Writeup DEFCON Quals 2020 bytecoooding

2020-05-20 - Mattias Grenfeldt

Moved here from somewhere else on 2023-01-16

Description

if u thought shellcoding was fun, wait until you try bytecoooding Threshold starts at 8, and decrements by 1 approximately every 5 hours.

bytecoooding.challenges.ooo 5000

bytecode-docker.tar.gz

Overview

In this challenge you have to make a bytecode polyglot file for the languages: jvm, python3, python2, ruby, lua, nodejs, ocaml and elisp. The polyglot had to open the file "flag" in the current directory and print its content to stdout.

This was a "golf"-challenge, so the initial threshold for solving the challenge was to make a single polyglot for all the 8 languages. The threshold would then go down by 1 every 5 hours of the competition. So after 10 hours you only had to make a polyglot for 6 of the languages and so on. After the first team solves the challenge the threshold is locked at how many languages they managed to solve it with.

The service asks you for at most 4096 bytes. It then saves it in a file called bytecode. It then tries to execute it using the specific environment for each language. For some languages it prepends a couple of bytes before executing. For example magic headers for python2/3 .pyc files, ruby, lua and so on. For more exact details about the problem, see bytecode-docker.tar.gz.

Me and zzz, playing for NorseCode, solved it using 4 languages (python2, python3, lua, ocaml) and got first blood! Only one other team managed to solve it during the competition: /bin/tw

Solution

Python2 and Python3

So we naturally started with trying to combine python2 and python3. You would assume they are similar enough to be easy to combine. The server prepends the 4 magic bytes for a python2 or python3 .pyc-file for us before running it using python[2|3] bytecode. So we started digging into the .pyc-format to try and make a polyglot.

After some digging in the python source code we find the format of .pyc-files in both python2 and 3. To find it we looked at the source code for the compileall module since it can be used to create pyc-files.
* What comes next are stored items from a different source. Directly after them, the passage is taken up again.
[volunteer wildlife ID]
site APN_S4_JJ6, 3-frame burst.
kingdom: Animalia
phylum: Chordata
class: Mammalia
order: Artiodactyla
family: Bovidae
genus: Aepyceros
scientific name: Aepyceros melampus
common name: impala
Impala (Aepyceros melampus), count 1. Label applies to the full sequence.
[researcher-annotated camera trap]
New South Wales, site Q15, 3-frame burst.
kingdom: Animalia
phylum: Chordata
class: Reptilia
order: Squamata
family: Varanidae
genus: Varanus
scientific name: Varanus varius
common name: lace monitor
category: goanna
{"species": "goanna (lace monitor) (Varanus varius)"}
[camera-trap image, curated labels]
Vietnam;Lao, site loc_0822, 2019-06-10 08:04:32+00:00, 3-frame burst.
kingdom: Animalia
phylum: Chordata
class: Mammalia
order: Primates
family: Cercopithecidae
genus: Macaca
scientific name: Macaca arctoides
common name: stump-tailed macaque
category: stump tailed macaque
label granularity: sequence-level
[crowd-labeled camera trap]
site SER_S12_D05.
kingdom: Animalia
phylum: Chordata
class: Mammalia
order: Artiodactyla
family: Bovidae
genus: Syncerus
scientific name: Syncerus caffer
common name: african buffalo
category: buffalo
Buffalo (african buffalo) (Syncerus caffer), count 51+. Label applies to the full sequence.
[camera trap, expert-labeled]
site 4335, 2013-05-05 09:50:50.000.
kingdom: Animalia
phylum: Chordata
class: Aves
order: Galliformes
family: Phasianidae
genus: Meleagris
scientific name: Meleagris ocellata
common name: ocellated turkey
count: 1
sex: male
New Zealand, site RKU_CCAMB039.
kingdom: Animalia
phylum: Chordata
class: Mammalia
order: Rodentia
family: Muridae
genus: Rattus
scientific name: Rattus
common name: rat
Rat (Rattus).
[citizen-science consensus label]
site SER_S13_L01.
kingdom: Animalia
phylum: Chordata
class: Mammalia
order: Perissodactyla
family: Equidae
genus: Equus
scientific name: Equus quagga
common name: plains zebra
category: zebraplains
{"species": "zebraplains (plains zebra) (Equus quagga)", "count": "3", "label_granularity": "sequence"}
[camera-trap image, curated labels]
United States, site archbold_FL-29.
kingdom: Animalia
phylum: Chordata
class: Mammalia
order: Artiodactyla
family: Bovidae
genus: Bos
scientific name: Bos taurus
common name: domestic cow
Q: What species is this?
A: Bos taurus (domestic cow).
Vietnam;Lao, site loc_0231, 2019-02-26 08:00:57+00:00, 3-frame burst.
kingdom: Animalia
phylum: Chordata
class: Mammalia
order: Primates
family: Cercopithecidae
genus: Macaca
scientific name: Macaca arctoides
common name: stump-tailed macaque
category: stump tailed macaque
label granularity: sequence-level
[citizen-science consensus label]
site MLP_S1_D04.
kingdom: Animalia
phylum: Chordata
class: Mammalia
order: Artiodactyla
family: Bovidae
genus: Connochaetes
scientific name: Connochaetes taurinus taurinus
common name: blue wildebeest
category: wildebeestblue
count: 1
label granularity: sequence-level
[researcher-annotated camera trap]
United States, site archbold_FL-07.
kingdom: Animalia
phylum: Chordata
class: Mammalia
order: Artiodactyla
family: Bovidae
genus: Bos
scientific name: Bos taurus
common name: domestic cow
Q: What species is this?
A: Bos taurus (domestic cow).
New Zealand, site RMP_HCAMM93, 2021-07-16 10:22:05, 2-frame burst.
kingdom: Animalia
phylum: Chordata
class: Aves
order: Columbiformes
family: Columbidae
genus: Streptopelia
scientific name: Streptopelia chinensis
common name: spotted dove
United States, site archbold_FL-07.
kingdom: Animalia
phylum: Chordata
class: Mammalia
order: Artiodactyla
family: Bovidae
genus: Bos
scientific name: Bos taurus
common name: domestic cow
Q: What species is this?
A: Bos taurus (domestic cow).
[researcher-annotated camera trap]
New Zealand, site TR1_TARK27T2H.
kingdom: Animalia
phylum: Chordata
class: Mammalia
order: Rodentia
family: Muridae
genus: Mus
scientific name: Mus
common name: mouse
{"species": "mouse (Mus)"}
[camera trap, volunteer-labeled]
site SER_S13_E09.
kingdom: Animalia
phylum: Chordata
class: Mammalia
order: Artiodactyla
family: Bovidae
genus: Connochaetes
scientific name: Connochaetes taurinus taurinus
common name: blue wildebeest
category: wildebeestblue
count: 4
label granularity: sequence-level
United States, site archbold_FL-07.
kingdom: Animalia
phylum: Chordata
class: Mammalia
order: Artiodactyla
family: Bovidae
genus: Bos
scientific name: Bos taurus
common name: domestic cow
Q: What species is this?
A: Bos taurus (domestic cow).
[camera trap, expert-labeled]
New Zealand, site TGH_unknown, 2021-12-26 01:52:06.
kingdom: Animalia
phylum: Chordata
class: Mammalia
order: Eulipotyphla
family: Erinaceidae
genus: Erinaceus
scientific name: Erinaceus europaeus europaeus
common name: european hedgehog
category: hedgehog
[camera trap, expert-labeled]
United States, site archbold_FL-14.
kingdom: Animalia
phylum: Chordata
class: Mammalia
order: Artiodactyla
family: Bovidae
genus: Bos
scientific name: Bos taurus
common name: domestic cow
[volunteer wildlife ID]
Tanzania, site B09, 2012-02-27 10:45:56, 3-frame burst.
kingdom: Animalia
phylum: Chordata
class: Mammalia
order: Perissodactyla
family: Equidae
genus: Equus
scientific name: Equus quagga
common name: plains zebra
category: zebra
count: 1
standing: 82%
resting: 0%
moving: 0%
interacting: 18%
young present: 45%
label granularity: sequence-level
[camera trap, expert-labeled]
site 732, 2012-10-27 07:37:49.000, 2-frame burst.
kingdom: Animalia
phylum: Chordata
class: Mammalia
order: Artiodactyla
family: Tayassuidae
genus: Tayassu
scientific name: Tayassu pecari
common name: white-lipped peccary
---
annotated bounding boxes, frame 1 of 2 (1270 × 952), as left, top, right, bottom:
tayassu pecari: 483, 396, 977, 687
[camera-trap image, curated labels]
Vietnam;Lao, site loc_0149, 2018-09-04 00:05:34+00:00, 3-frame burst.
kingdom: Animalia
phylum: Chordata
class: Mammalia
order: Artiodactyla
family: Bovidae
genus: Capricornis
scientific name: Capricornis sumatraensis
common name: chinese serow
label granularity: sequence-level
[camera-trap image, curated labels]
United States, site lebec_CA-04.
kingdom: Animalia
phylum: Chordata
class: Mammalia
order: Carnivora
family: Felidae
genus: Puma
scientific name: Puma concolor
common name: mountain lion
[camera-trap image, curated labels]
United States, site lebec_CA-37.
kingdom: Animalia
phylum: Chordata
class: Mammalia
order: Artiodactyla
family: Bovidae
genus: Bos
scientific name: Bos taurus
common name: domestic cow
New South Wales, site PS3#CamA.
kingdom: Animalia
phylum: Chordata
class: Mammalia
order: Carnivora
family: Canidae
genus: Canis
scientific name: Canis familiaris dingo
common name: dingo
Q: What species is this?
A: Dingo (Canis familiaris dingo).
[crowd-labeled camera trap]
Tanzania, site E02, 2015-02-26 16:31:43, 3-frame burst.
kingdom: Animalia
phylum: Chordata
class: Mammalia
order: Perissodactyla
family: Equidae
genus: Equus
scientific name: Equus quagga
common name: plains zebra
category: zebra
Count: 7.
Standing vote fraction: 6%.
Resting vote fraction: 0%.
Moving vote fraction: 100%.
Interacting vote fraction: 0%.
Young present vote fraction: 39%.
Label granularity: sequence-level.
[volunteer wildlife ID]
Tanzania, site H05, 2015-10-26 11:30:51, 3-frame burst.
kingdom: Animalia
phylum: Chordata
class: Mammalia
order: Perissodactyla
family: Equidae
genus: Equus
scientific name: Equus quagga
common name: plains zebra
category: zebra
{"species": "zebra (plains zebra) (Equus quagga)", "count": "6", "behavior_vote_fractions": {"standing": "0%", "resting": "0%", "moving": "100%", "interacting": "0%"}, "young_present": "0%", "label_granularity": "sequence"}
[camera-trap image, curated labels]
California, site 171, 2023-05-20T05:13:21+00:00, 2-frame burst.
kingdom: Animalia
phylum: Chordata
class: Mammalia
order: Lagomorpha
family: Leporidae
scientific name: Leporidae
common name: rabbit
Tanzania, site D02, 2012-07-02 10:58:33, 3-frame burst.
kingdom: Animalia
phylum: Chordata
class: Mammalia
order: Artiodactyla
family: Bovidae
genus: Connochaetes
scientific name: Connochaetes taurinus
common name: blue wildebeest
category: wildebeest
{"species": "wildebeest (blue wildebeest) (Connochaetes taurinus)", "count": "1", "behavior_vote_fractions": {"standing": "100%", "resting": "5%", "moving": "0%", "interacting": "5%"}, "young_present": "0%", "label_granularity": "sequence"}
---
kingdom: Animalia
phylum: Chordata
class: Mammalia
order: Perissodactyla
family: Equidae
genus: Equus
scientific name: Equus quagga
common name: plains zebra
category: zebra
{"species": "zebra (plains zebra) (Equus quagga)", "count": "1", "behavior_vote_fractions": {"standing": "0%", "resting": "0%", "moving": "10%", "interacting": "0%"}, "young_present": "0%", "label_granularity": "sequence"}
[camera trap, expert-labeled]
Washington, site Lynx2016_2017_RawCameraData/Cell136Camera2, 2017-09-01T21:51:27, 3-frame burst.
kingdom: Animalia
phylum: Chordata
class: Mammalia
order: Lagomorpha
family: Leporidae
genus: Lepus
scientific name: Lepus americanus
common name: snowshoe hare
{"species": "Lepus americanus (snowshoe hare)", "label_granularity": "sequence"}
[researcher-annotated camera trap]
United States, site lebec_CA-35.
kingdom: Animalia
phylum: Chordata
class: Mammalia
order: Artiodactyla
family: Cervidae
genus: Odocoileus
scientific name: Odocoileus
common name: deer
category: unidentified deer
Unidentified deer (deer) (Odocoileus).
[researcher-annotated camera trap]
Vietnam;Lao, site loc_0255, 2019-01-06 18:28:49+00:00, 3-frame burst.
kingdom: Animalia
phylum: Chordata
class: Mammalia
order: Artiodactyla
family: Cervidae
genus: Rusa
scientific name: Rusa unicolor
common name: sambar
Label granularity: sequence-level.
python2.7 pyc file format:
- magic header            - 4 bytes - 03F30D0A 
- timestamp last modified - 4 bytes
- marshalled code object

python3.6 pyc file format:
- magic header            - 4 bytes - 330D0D0A
- timestamp last modified - 4 bytes
- size of source code     - 4 bytes
- marshalled code object

Relevant links:

Okay, pretty similar, the only thing that differs is the size of source code field. Promising! Let's look at the structure of the marshalled code object. You can find the structure of this by looking into the source code of the marshal module

python2/3 code object:
- object type    1 bytes - 'c' for code object
- argcount       4 bytes
- kwonlyargcount 4 bytes - ONLY EXISTS IN PYTHON 3
- nlocals        4 bytes
- stacksize      4 bytes
- flags          4 bytes
- code string    v bytes
- consts         v bytes
- names          v bytes
- varnames       v bytes
- freevars       v bytes
- cellvars       v bytes
- filename       v bytes
- name           v bytes
- firstlineno    4 bytes
- lnotab         v bytes

NOTE: v means variable number of bytes. Check the links below for more details.

Relevant links:

So the code objects are also very similar, nice! Note the object type field. It is a one byte field that has to be c for code objects. And we have to have a code object according to the pyc format. For python3 this field also contains a 1 bit flag in the MSB so it can be c or \xe3. But if we try to make a polyglot the argcount field in python2 and the object type field in python3 will overlap. In the example shown below this means that the c or \xe3 of python3 will make the argcount of python2 very big (or negative), since it is stored in little endian.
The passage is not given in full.